Autre changement annoncé par le ministre de l’Economie et des Finances, Bruno Le Maire, aux Echos, lors d’une interview le 11 septembre 2017 : la suppression de l’ISF-PME. Un dispositif qui permettait jusqu’à présent de déduire 50% du montant des sommes investies au capital des PME, dans la limite de 45 000 euros. « Ces entreprises vont largement bénéficier de la libération et de la réorientation de l’épargne vers l’économie productive générée par notre réforme fiscale » assure le locataire de Bercy.

Ce qui ne change pas avec l’IFI

Le seuil d’imposition ne serait pas modifié avec la création de l’IFI. Ce dernier s’adresserait toujours aux contribuables détenteurs d’un patrimoine immobilier dont la valeur nette taxable est au moins égale à 1,3 million d’euros. Comme pour l’ISF, la somme de l’IFI, de l’impôt sur le revenu et des prélèvements sociaux ne pourrait pas dépasser 75% des revenus nets du redevable.

Le barème d’imposition resterait inchangé, tout comme les abattements existants (tel celui de 30% applicable sur la résidence principale).

Enfin, pour ne pas mettre en péril les activités caritatives, la réduction de 75% accordée aux dons devrait être maintenue.

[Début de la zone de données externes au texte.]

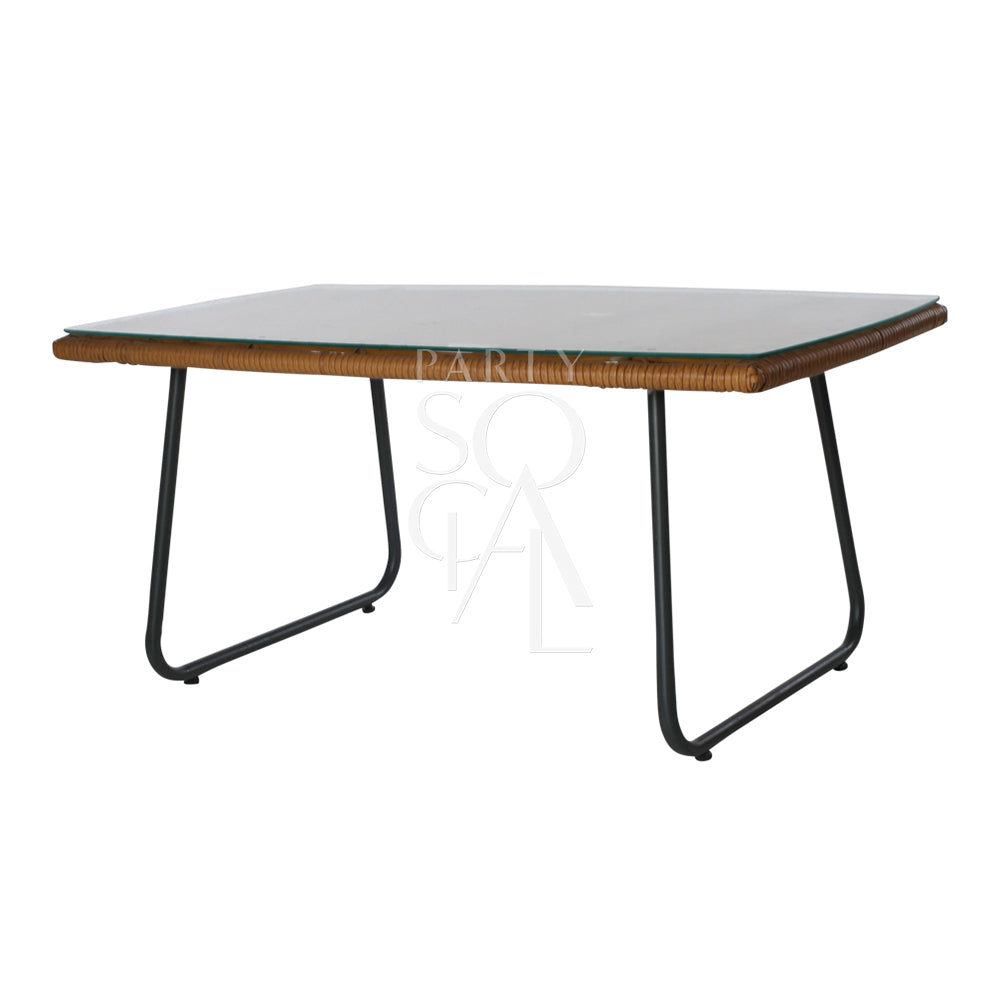 Charming rattan coffee table featuring a natural woven rattan base with a sleek, transparent glass top. The table’s elegant design combines the texture of rattan with the sophistication of glass, making it a stylish and functional centerpiece for living rooms or outdoor spaces.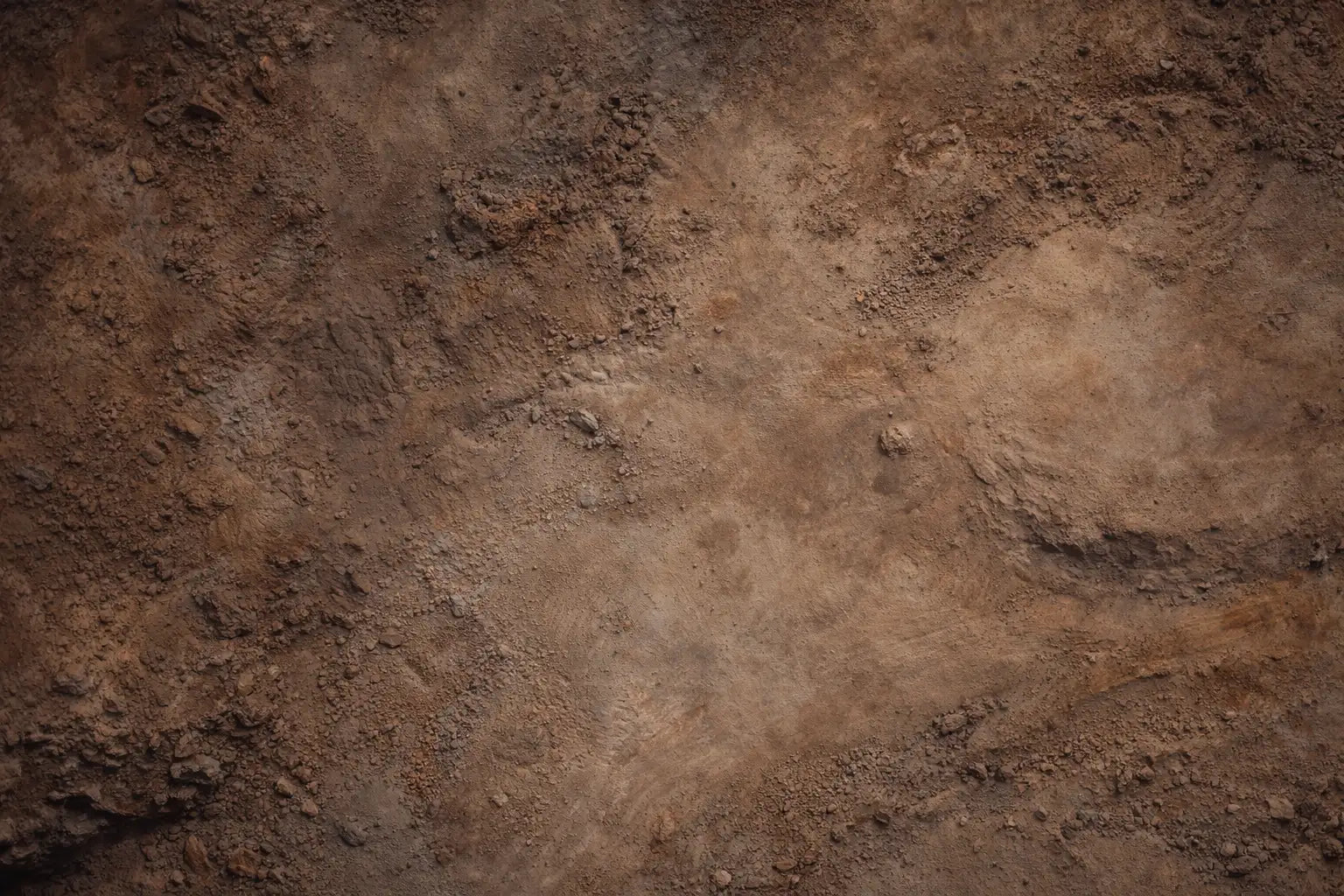 Textured brown surface resembling soil or stone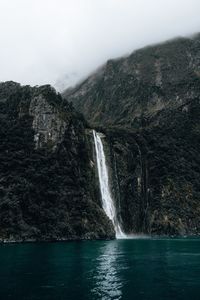 Scenic view of waterfall against sky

Les inconnus de la réforme fiscale de l’ISF

Plusieurs points restent à trancher d’ici la présentation du projet de loi de finances fin septembre 2017. Ils touchent notamment au sort réservé :

  • aux investissements en immobilier d’habitation, dont ceux réalisés, par exemple, dans le cadre de la loi Pinel, dans les résidences étudiantes ou les établissements d’hébergement pour personnes âgées dépendantes (EHPAD) ;
  • aux bâtiments classés « monument historique ».

Une autre interrogation porte sur les sociétés civiles de placement immobilier (SCPI).